Which lines in the data contain the word "Toyota"? Please copy each of them.

■ Records to process:
== Segment start ==

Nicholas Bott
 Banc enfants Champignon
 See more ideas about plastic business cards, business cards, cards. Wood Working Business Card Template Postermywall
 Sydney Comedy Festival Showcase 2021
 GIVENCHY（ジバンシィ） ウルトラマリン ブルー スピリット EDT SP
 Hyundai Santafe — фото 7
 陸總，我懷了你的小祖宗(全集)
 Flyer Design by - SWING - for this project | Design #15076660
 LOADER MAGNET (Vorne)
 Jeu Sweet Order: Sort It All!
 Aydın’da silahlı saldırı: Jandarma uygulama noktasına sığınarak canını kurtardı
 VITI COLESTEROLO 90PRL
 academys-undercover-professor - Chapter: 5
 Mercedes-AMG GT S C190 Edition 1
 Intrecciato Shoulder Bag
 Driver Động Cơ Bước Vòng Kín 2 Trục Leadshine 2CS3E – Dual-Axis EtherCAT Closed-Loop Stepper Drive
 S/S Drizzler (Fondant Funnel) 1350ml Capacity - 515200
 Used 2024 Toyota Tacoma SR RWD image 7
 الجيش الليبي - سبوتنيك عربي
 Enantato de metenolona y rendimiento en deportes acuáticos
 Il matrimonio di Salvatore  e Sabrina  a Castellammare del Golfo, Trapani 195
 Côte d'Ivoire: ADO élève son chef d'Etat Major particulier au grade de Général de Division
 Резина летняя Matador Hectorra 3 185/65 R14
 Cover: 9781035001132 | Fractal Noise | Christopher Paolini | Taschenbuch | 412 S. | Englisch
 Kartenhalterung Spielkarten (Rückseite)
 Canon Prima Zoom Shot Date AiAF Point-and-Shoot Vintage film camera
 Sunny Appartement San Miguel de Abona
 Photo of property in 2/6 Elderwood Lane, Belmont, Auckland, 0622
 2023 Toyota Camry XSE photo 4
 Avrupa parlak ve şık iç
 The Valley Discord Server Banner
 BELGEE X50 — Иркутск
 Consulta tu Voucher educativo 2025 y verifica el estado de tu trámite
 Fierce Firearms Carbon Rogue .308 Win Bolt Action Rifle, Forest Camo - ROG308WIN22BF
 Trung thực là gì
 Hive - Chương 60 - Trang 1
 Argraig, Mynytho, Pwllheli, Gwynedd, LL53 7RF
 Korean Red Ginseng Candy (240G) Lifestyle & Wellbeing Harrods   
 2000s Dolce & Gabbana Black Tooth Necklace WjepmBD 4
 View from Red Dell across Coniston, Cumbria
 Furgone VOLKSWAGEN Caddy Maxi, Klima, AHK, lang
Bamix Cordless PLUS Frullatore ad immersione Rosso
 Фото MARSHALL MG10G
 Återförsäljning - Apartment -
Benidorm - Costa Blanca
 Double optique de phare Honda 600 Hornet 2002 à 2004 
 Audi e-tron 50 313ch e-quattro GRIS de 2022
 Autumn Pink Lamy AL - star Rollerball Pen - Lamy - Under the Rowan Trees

== Segment end ==

■ Task output:
 Used 2024 Toyota Tacoma SR RWD image 7
 2023 Toyota Camry XSE photo 4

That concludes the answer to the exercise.